— Begin Document section —
Thursday, September 19, 2013

Drawing Near

Drawing Near
 
Sometimes God speaks to us in unconventional ways, doesn’t He?  Sometimes He uses repetition to get our attention.  And sometimes, He uses unlikely people we would never have expected to speak to us through.  Just as it sometimes happens to many of us, this happened to me very recently.
            It was the night of April 12th this past spring.  I was among the group of young adults that had gathered in the dark sanctuary of our church for the young adult worship service, and as it began, one of my brothers in the Lord stepped up to the microphone on the stage lit by colored lights and shared a word he felt the Lord had put on his heart to speak.  A verse that he said the Lord had kept bringing him to.  “Draw near to God, and he will draw near to you (Jas 4:8),” he read from his iPhone.  “God doesn’t break His promises,” he reminded us.  Therefore, if we would only set aside everything, seek His face in worship, and draw near to Him, then God would draw near to us just as in His Word He said He would, he encouraged all of us gathered there that night.  If we could only get our eyes off of ourselves and stop asking God for things: for Him to rain down His presence, for Him to come fill us up, etc. and understand that worship is about bringing glory to Him first.  That worship isn’t about us; that it’s about the Lord and bringing praise to Him.  All we have to do is just get out of the way our circumstances and our selfishness- stop making worship about us and our needs and wants- and all of the things that battle for our attention and distract us.  My church brother encouraged us that night to set aside all of the distractions and just to worship God for Who He is.  To simply draw near to Him, enter into His presence, and feel Him draw near to us.
            The Lord used that word to speak to me and a few months later, as the words of that brother returned to me one Sunday morning, I realized that God had used them to shift my perspective and therefore my approach to worship.  I found myself now entering into the Lord’s presence on a different and deeper level.
— End Document section —
— Begin Material supplied —
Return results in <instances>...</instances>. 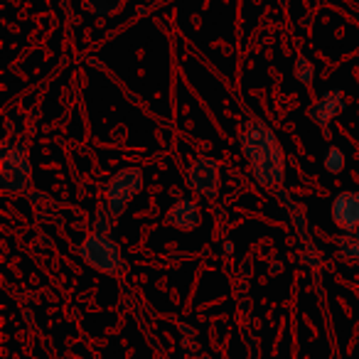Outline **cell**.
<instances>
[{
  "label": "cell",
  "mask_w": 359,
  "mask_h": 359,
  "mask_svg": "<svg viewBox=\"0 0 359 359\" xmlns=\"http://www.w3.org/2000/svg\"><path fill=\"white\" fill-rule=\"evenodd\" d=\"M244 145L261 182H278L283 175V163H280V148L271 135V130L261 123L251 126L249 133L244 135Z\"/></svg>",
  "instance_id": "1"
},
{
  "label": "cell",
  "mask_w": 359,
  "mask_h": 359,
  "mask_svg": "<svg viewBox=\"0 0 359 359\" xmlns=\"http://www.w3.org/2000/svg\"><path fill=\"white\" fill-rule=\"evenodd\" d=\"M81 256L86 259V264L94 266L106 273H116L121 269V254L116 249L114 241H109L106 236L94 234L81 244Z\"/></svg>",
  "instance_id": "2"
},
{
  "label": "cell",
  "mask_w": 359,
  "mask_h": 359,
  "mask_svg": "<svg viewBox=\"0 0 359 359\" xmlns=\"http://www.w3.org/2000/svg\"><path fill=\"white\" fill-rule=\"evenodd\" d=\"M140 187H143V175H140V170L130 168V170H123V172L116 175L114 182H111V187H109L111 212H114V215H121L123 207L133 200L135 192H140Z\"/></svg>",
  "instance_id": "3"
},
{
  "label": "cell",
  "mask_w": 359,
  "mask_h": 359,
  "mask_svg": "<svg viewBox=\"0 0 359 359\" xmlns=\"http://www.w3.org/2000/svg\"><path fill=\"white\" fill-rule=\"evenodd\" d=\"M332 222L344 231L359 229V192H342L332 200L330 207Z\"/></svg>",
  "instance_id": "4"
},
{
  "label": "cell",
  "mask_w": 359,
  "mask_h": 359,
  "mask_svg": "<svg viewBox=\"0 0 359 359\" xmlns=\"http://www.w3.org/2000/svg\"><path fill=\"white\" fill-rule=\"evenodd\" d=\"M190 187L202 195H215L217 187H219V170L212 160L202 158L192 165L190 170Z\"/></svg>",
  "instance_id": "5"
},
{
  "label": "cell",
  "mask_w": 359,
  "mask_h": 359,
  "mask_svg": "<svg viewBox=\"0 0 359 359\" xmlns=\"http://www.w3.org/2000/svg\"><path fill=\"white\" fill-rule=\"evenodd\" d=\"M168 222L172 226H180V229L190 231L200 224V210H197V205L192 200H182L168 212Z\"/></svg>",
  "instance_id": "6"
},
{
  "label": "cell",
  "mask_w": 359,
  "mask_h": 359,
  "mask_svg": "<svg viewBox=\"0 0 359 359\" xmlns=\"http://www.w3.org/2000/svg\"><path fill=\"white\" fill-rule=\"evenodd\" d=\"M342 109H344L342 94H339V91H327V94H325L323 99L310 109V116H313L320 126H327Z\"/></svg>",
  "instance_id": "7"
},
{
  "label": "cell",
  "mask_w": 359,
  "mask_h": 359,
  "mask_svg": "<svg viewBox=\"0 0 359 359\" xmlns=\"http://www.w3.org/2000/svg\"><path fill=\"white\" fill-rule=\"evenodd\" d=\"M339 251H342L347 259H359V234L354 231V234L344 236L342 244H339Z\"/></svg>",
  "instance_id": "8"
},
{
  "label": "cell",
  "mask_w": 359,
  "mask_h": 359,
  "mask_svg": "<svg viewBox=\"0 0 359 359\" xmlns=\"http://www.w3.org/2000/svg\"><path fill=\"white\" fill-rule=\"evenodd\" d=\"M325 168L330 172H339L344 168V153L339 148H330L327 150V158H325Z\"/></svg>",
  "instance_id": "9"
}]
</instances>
— End Material supplied —
— Begin Material supplied —
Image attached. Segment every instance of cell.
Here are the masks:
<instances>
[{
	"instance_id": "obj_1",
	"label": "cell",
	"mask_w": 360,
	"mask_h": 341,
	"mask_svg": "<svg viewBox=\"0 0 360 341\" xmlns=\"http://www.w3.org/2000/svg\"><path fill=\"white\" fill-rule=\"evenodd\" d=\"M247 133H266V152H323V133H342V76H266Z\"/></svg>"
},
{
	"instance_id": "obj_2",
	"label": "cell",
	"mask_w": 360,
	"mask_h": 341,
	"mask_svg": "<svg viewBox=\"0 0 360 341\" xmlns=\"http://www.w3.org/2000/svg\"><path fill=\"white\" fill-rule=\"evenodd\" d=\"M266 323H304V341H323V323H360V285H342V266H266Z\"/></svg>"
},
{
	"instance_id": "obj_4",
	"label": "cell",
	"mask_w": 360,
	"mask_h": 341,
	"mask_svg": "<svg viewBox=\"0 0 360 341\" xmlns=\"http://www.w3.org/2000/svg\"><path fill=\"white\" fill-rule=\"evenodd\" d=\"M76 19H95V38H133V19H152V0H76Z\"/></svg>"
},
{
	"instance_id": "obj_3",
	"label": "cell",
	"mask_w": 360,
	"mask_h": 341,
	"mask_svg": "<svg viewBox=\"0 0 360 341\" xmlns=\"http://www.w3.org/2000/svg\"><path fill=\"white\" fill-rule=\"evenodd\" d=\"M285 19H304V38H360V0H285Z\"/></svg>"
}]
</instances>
— End Material supplied —
— Begin Material supplied —
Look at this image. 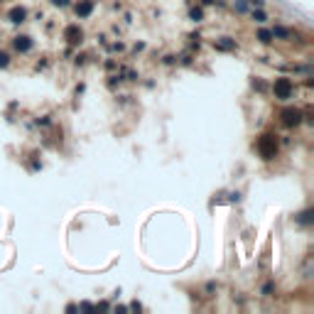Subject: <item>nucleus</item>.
— End Material supplied —
• _What this exercise asks_:
A) Write out the post on drawing near to God again, starting with "The Lord used" and going on through "and deeper level.", renaming "perspective" to "outlook".
B) Summarize the post on drawing near to God in two sentences.
C) Continue the post on drawing near to God, picking up after its last sentence.
The items have no connection to the post on drawing near to God.

• _Written answers_:
A)
The Lord used that word to speak to me and a few months later, as the words of that brother returned to me one Sunday morning, I realized that God had used them to shift my outlook and therefore my approach to worship.  I found myself now entering into the Lord’s presence on a different and deeper level.

B) On the night of April 12th, a church brother at a young adult worship service read James 4:8 and urged those gathered to set aside distractions and their own wants so they could worship God for who He is and draw near to Him. Months later those words returned to the writer, who realized God had used them to shift their approach to worship and now entered His presence on a deeper level.

C)
            The months then passed until it was August 21st.  That evening, as my parents and I entered our church sanctuary for the Wednesday night Bible study, our pastor’s voice reached my ears as the service had already begun.  “Draw near to God, and he will draw near to you,” our pastor quoted.  He went on to encourage the small group of believers there with what I recognized as the same message of the word that was shared on that night back in April.
            In the weeks that followed, our pastor shared that word several times more both on Wednesday nights and Sunday mornings.  It was not that church brother’s word; God had simply spoken the same message to our pastor as He had to that brother.  On Wednesday nights, we began singing a song by one of my favorite music groups- Draw Near by Bethel Music.  This verse, “Draw near to God, and he will draw near to you,” was strangely beginning to cross my path more and more.
            It was this past Saturday night when I sat, my back against my bed, and read a mini devotional someone had posted on Instagram.  They had mentioned this particular phrase of this particular verse.  Though it was late at night and I should’ve been crawling into bed, I suddenly felt a peculiar urge to look for similar Scripture passages and began searching in the Bible concordance apps on my iPod.  Next I began flipping through all of my Bibles, reading footnotes and verses referenced to in the page margins.  I was beginning to sense something strange about this verse.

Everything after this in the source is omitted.